- Stored items
++++++++++
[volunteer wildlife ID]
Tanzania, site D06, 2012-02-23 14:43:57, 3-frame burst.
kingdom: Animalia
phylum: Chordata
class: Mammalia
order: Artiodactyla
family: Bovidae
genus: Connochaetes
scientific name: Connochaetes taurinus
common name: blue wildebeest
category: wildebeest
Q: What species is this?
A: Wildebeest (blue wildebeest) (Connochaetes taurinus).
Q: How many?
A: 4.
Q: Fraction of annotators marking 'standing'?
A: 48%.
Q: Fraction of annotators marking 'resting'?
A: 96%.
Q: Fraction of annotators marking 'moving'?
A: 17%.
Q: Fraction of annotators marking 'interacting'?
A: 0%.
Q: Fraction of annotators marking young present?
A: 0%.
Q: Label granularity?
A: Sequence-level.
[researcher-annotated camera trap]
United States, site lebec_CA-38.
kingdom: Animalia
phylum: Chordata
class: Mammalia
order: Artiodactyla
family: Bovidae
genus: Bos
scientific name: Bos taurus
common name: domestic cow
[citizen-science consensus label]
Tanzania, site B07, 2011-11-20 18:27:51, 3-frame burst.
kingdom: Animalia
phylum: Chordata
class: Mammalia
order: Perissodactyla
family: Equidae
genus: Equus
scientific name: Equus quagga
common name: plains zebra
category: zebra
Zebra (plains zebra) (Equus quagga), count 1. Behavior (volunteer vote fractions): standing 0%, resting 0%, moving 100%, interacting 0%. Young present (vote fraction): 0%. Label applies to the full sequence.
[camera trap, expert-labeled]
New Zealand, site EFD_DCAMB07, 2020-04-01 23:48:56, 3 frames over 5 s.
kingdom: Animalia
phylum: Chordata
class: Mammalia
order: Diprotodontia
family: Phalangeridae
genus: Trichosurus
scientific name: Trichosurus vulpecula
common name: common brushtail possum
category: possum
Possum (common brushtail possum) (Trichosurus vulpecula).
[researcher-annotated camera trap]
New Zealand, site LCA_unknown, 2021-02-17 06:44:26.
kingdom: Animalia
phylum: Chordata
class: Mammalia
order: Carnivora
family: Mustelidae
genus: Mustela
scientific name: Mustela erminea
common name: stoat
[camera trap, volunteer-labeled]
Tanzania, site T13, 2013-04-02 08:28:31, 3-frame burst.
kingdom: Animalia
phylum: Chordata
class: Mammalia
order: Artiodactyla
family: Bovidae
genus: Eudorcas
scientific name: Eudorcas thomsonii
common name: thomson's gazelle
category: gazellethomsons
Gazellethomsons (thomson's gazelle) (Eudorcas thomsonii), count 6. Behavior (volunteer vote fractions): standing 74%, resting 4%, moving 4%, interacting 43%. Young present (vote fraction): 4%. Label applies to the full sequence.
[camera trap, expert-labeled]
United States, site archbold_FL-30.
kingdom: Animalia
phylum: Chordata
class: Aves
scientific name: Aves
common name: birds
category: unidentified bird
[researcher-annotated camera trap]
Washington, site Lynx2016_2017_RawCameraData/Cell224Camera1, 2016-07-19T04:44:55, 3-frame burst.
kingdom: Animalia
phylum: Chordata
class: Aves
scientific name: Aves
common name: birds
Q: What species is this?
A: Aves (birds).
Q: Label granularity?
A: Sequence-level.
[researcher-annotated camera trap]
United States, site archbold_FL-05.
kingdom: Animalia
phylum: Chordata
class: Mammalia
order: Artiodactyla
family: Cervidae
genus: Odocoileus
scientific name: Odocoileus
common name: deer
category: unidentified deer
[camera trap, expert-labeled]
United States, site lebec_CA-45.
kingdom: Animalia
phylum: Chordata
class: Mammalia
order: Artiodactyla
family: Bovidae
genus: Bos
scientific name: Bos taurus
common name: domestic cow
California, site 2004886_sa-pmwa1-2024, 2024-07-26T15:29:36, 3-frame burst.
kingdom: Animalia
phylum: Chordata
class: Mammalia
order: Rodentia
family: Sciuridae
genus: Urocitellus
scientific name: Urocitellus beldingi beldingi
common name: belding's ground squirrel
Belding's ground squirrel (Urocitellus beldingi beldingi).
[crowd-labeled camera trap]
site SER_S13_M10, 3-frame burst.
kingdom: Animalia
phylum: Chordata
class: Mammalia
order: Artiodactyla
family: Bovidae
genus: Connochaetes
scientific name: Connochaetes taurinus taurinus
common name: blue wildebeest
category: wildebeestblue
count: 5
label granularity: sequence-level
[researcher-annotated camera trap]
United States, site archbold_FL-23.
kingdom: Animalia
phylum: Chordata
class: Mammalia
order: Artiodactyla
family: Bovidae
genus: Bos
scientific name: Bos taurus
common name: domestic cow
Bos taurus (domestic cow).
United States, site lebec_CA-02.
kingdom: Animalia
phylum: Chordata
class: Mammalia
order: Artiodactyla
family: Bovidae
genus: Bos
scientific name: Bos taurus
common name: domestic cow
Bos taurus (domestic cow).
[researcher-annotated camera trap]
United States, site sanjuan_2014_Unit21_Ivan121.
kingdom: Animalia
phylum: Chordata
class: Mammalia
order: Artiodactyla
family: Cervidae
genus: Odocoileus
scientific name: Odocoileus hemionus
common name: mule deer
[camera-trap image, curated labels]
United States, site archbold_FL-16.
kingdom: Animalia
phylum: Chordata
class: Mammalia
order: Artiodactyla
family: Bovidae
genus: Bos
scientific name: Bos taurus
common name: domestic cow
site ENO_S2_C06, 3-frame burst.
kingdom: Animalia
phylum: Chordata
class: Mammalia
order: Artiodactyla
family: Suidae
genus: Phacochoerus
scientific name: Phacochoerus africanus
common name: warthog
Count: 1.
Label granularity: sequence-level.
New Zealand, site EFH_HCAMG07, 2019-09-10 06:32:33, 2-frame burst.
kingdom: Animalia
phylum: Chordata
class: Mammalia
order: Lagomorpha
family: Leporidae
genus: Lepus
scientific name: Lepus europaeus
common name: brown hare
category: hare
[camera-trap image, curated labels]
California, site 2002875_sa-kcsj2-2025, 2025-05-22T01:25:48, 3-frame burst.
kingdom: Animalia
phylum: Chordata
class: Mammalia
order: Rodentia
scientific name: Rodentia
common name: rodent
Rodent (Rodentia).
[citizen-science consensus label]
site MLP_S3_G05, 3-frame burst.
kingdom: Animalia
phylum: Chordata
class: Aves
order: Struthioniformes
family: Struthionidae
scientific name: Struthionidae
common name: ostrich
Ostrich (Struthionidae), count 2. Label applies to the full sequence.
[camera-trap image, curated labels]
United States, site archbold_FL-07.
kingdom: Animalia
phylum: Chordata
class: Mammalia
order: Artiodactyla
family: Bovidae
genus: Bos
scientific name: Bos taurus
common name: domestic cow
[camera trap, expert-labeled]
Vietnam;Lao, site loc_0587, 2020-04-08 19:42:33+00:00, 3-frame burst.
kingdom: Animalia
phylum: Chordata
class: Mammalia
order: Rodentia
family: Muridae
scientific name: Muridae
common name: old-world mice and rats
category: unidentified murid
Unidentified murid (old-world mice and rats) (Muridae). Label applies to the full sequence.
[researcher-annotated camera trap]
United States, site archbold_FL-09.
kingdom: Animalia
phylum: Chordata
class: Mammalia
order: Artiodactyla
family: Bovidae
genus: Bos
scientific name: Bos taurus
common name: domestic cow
++++++++++
- INSTRUCTIONS TO FOLLOW
Every record, copied exactly, is the expected answer.

- ANSWER
[volunteer wildlife ID]
Tanzania, site D06, 2012-02-23 14:43:57, 3-frame burst.
kingdom: Animalia
phylum: Chordata
class: Mammalia
order: Artiodactyla
family: Bovidae
genus: Connochaetes
scientific name: Connochaetes taurinus
common name: blue wildebeest
category: wildebeest
Q: What species is this?
A: Wildebeest (blue wildebeest) (Connochaetes taurinus).
Q: How many?
A: 4.
Q: Fraction of annotators marking 'standing'?
A: 48%.
Q: Fraction of annotators marking 'resting'?
A: 96%.
Q: Fraction of annotators marking 'moving'?
A: 17%.
Q: Fraction of annotators marking 'interacting'?
A: 0%.
Q: Fraction of annotators marking young present?
A: 0%.
Q: Label granularity?
A: Sequence-level.
[researcher-annotated camera trap]
United States, site lebec_CA-38.
kingdom: Animalia
phylum: Chordata
class: Mammalia
order: Artiodactyla
family: Bovidae
genus: Bos
scientific name: Bos taurus
common name: domestic cow
[citizen-science consensus label]
Tanzania, site B07, 2011-11-20 18:27:51, 3-frame burst.
kingdom: Animalia
phylum: Chordata
class: Mammalia
order: Perissodactyla
family: Equidae
genus: Equus
scientific name: Equus quagga
common name: plains zebra
category: zebra
Zebra (plains zebra) (Equus quagga), count 1. Behavior (volunteer vote fractions): standing 0%, resting 0%, moving 100%, interacting 0%. Young present (vote fraction): 0%. Label applies to the full sequence.
[camera trap, expert-labeled]
New Zealand, site EFD_DCAMB07, 2020-04-01 23:48:56, 3 frames over 5 s.
kingdom: Animalia
phylum: Chordata
class: Mammalia
order: Diprotodontia
family: Phalangeridae
genus: Trichosurus
scientific name: Trichosurus vulpecula
common name: common brushtail possum
category: possum
Possum (common brushtail possum) (Trichosurus vulpecula).
[researcher-annotated camera trap]
New Zealand, site LCA_unknown, 2021-02-17 06:44:26.
kingdom: Animalia
phylum: Chordata
class: Mammalia
order: Carnivora
family: Mustelidae
genus: Mustela
scientific name: Mustela erminea
common name: stoat
[camera trap, volunteer-labeled]
Tanzania, site T13, 2013-04-02 08:28:31, 3-frame burst.
kingdom: Animalia
phylum: Chordata
class: Mammalia
order: Artiodactyla
family: Bovidae
genus: Eudorcas
scientific name: Eudorcas thomsonii
common name: thomson's gazelle
category: gazellethomsons
Gazellethomsons (thomson's gazelle) (Eudorcas thomsonii), count 6. Behavior (volunteer vote fractions): standing 74%, resting 4%, moving 4%, interacting 43%. Young present (vote fraction): 4%. Label applies to the full sequence.
[camera trap, expert-labeled]
United States, site archbold_FL-30.
kingdom: Animalia
phylum: Chordata
class: Aves
scientific name: Aves
common name: birds
category: unidentified bird
[researcher-annotated camera trap]
Washington, site Lynx2016_2017_RawCameraData/Cell224Camera1, 2016-07-19T04:44:55, 3-frame burst.
kingdom: Animalia
phylum: Chordata
class: Aves
scientific name: Aves
common name: birds
Q: What species is this?
A: Aves (birds).
Q: Label granularity?
A: Sequence-level.
[researcher-annotated camera trap]
United States, site archbold_FL-05.
kingdom: Animalia
phylum: Chordata
class: Mammalia
order: Artiodactyla
family: Cervidae
genus: Odocoileus
scientific name: Odocoileus
common name: deer
category: unidentified deer
[camera trap, expert-labeled]
United States, site lebec_CA-45.
kingdom: Animalia
phylum: Chordata
class: Mammalia
order: Artiodactyla
family: Bovidae
genus: Bos
scientific name: Bos taurus
common name: domestic cow
California, site 2004886_sa-pmwa1-2024, 2024-07-26T15:29:36, 3-frame burst.
kingdom: Animalia
phylum: Chordata
class: Mammalia
order: Rodentia
family: Sciuridae
genus: Urocitellus
scientific name: Urocitellus beldingi beldingi
common name: belding's ground squirrel
Belding's ground squirrel (Urocitellus beldingi beldingi).
[crowd-labeled camera trap]
site SER_S13_M10, 3-frame burst.
kingdom: Animalia
phylum: Chordata
class: Mammalia
order: Artiodactyla
family: Bovidae
genus: Connochaetes
scientific name: Connochaetes taurinus taurinus
common name: blue wildebeest
category: wildebeestblue
count: 5
label granularity: sequence-level
[researcher-annotated camera trap]
United States, site archbold_FL-23.
kingdom: Animalia
phylum: Chordata
class: Mammalia
order: Artiodactyla
family: Bovidae
genus: Bos
scientific name: Bos taurus
common name: domestic cow
Bos taurus (domestic cow).
United States, site lebec_CA-02.
kingdom: Animalia
phylum: Chordata
class: Mammalia
order: Artiodactyla
family: Bovidae
genus: Bos
scientific name: Bos taurus
common name: domestic cow
Bos taurus (domestic cow).
[researcher-annotated camera trap]
United States, site sanjuan_2014_Unit21_Ivan121.
kingdom: Animalia
phylum: Chordata
class: Mammalia
order: Artiodactyla
family: Cervidae
genus: Odocoileus
scientific name: Odocoileus hemionus
common name: mule deer
[camera-trap image, curated labels]
United States, site archbold_FL-16.
kingdom: Animalia
phylum: Chordata
class: Mammalia
order: Artiodactyla
family: Bovidae
genus: Bos
scientific name: Bos taurus
common name: domestic cow
site ENO_S2_C06, 3-frame burst.
kingdom: Animalia
phylum: Chordata
class: Mammalia
order: Artiodactyla
family: Suidae
genus: Phacochoerus
scientific name: Phacochoerus africanus
common name: warthog
Count: 1.
Label granularity: sequence-level.
New Zealand, site EFH_HCAMG07, 2019-09-10 06:32:33, 2-frame burst.
kingdom: Animalia
phylum: Chordata
class: Mammalia
order: Lagomorpha
family: Leporidae
genus: Lepus
scientific name: Lepus europaeus
common name: brown hare
category: hare
[camera-trap image, curated labels]
California, site 2002875_sa-kcsj2-2025, 2025-05-22T01:25:48, 3-frame burst.
kingdom: Animalia
phylum: Chordata
class: Mammalia
order: Rodentia
scientific name: Rodentia
common name: rodent
Rodent (Rodentia).
[citizen-science consensus label]
site MLP_S3_G05, 3-frame burst.
kingdom: Animalia
phylum: Chordata
class: Aves
order: Struthioniformes
family: Struthionidae
scientific name: Struthionidae
common name: ostrich
Ostrich (Struthionidae), count 2. Label applies to the full sequence.
[camera-trap image, curated labels]
United States, site archbold_FL-07.
kingdom: Animalia
phylum: Chordata
class: Mammalia
order: Artiodactyla
family: Bovidae
genus: Bos
scientific name: Bos taurus
common name: domestic cow
[camera trap, expert-labeled]
Vietnam;Lao, site loc_0587, 2020-04-08 19:42:33+00:00, 3-frame burst.
kingdom: Animalia
phylum: Chordata
class: Mammalia
order: Rodentia
family: Muridae
scientific name: Muridae
common name: old-world mice and rats
category: unidentified murid
Unidentified murid (old-world mice and rats) (Muridae). Label applies to the full sequence.
[researcher-annotated camera trap]
United States, site archbold_FL-09.
kingdom: Animalia
phylum: Chordata
class: Mammalia
order: Artiodactyla
family: Bovidae
genus: Bos
scientific name: Bos taurus
common name: domestic cow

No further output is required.